**Excerpted records:**
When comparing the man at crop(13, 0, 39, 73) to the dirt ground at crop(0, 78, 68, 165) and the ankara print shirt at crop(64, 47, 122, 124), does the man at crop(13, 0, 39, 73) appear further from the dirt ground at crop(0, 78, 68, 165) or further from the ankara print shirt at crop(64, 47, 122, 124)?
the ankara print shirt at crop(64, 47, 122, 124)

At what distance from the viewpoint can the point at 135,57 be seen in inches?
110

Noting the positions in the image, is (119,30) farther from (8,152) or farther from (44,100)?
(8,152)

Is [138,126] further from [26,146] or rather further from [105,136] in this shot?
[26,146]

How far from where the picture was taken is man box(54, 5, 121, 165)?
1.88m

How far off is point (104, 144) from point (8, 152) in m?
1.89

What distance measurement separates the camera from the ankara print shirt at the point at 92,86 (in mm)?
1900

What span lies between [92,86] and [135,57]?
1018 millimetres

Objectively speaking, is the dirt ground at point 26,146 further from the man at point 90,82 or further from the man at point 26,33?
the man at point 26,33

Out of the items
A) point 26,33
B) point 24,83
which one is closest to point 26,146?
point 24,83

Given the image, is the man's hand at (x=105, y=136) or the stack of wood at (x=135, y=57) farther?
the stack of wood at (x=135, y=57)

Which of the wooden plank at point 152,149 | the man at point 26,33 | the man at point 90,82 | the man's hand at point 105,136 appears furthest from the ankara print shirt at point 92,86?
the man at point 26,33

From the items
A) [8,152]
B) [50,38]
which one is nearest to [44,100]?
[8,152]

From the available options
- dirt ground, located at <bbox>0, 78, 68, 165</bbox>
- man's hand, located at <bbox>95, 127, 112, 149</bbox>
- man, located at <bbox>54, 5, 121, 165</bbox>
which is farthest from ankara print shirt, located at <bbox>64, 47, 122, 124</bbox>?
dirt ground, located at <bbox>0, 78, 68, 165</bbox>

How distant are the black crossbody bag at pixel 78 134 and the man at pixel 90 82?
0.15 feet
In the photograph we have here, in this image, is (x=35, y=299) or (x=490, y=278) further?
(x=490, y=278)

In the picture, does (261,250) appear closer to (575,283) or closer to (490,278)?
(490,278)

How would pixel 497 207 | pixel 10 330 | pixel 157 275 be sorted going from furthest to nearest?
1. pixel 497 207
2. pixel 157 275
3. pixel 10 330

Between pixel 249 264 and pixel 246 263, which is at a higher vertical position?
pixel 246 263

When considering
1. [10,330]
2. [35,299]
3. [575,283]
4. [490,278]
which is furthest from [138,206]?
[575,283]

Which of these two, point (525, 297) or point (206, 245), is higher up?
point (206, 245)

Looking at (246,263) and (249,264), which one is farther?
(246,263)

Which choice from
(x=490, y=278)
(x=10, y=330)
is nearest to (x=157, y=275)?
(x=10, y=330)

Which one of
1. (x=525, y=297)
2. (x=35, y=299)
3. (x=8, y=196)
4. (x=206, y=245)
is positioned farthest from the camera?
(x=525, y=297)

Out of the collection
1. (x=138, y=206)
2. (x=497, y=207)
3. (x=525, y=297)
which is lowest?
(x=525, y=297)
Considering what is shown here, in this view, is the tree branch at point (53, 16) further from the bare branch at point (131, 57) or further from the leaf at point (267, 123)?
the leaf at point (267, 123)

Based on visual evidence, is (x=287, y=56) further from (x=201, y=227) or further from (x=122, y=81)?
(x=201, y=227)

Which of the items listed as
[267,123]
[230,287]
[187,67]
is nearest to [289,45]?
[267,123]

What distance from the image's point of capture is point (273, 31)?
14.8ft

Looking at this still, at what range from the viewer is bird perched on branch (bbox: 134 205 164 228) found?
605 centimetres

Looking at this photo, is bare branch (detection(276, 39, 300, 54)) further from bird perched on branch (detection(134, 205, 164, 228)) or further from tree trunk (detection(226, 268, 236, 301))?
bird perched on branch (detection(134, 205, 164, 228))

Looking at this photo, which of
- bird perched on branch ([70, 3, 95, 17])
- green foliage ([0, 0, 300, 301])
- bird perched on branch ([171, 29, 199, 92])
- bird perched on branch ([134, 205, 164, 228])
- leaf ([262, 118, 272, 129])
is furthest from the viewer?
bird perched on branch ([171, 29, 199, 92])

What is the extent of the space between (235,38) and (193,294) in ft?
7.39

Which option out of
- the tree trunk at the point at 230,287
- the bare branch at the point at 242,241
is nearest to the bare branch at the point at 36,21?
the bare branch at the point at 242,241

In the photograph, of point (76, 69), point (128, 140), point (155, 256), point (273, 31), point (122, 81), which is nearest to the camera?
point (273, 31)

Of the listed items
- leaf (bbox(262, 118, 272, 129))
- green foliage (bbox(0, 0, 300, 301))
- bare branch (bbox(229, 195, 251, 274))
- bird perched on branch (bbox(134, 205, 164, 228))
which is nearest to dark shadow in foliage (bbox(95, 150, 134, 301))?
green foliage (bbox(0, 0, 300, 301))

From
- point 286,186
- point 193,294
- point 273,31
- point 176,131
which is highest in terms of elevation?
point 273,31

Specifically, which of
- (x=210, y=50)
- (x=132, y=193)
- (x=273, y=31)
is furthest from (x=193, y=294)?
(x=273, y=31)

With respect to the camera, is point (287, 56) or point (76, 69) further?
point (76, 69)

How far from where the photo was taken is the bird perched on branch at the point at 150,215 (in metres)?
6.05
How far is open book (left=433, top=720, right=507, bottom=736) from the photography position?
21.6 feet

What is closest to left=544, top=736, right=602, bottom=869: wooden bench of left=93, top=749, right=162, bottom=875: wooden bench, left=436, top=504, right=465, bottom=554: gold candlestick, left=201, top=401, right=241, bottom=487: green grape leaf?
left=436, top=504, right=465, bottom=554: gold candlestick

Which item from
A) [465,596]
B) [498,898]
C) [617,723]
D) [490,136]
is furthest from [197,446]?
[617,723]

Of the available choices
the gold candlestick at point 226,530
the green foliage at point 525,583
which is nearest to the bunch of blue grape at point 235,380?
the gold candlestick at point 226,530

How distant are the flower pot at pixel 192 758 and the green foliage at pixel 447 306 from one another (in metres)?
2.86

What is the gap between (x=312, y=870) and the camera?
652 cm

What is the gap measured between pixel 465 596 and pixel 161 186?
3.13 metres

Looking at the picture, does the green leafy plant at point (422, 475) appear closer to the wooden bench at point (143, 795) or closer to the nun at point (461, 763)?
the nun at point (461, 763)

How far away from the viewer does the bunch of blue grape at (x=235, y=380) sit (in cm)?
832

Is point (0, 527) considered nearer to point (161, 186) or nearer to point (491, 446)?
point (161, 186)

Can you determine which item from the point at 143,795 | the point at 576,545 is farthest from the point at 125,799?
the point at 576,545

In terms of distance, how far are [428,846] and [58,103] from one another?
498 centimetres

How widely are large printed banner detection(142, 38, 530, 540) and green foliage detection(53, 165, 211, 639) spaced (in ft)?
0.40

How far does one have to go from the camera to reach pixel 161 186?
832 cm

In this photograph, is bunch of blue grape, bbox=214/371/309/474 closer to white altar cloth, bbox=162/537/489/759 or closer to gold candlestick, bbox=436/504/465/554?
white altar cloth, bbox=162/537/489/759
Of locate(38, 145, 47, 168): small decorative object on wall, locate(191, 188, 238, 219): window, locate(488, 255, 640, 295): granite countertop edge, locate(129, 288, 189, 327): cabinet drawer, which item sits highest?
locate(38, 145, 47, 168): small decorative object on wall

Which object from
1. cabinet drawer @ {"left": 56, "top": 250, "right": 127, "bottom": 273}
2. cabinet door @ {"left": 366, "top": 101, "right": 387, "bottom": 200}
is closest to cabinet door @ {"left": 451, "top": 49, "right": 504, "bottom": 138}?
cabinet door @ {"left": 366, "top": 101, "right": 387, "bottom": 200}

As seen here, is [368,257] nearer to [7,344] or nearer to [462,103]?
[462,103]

* * *

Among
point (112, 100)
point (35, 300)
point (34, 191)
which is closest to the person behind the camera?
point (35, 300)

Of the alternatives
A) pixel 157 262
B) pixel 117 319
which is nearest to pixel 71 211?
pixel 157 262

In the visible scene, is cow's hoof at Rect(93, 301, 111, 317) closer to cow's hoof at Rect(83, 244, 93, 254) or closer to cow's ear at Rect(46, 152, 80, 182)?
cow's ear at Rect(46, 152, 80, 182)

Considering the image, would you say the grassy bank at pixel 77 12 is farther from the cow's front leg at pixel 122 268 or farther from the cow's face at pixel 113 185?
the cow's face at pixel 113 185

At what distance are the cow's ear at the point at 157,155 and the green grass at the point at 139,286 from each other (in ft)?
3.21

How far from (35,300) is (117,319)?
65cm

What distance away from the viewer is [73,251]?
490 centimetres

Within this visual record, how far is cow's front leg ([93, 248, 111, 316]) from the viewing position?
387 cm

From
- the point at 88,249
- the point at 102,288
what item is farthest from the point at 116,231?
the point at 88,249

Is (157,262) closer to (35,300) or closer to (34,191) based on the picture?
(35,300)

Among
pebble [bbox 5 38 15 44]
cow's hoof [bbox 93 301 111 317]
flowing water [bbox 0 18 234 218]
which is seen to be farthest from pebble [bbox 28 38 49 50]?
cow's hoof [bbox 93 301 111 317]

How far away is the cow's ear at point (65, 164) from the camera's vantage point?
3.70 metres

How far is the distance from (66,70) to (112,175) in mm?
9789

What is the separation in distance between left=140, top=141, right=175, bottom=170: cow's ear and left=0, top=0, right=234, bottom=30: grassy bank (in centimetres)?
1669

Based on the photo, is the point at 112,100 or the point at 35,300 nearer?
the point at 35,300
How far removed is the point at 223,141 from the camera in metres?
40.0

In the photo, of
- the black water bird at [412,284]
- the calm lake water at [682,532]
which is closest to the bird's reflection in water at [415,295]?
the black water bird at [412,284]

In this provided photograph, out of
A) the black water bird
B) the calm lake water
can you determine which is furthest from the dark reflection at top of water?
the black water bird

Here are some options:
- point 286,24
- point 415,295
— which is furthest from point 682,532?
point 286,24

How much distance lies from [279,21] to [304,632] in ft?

* * *

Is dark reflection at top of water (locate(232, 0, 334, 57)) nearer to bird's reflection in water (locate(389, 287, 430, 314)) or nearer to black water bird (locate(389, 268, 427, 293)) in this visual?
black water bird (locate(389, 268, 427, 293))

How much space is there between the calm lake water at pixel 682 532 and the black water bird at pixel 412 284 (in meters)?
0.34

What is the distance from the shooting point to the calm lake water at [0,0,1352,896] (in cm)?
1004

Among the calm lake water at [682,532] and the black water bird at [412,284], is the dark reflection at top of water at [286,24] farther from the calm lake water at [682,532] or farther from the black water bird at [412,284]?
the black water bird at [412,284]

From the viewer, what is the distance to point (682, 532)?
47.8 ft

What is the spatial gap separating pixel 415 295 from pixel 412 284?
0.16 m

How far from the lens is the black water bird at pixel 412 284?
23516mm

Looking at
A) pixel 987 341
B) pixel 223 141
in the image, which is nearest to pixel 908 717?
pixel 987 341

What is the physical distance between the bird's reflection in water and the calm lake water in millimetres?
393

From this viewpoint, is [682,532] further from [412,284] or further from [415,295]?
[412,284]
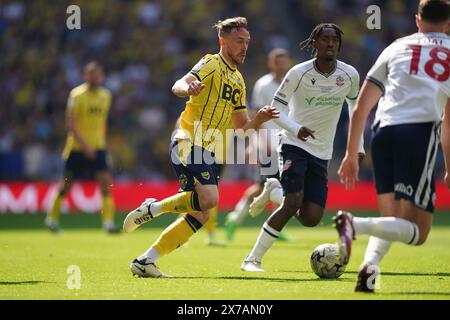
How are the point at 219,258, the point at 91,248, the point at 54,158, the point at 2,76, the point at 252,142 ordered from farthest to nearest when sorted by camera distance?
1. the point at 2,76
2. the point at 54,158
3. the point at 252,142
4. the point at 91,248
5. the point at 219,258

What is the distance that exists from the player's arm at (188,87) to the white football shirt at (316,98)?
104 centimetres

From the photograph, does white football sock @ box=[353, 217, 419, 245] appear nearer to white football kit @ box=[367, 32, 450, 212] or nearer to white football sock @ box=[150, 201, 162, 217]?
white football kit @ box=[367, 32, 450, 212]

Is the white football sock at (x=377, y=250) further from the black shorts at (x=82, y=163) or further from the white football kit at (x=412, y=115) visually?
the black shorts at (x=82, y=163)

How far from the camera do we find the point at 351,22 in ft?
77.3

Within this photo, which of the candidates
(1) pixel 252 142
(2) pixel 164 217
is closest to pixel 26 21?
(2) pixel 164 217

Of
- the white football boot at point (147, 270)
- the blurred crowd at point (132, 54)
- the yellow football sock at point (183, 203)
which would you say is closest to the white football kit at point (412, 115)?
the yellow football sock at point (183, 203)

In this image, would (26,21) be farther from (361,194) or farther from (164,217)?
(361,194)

**Set problem:** Report each line above that contains the word "decorative", copied in full. Case counts.

**Result below:**
Of locate(38, 145, 47, 168): small decorative object on wall, locate(191, 188, 238, 219): window, locate(488, 255, 640, 295): granite countertop edge, locate(129, 288, 189, 327): cabinet drawer, which item sits highest?
locate(38, 145, 47, 168): small decorative object on wall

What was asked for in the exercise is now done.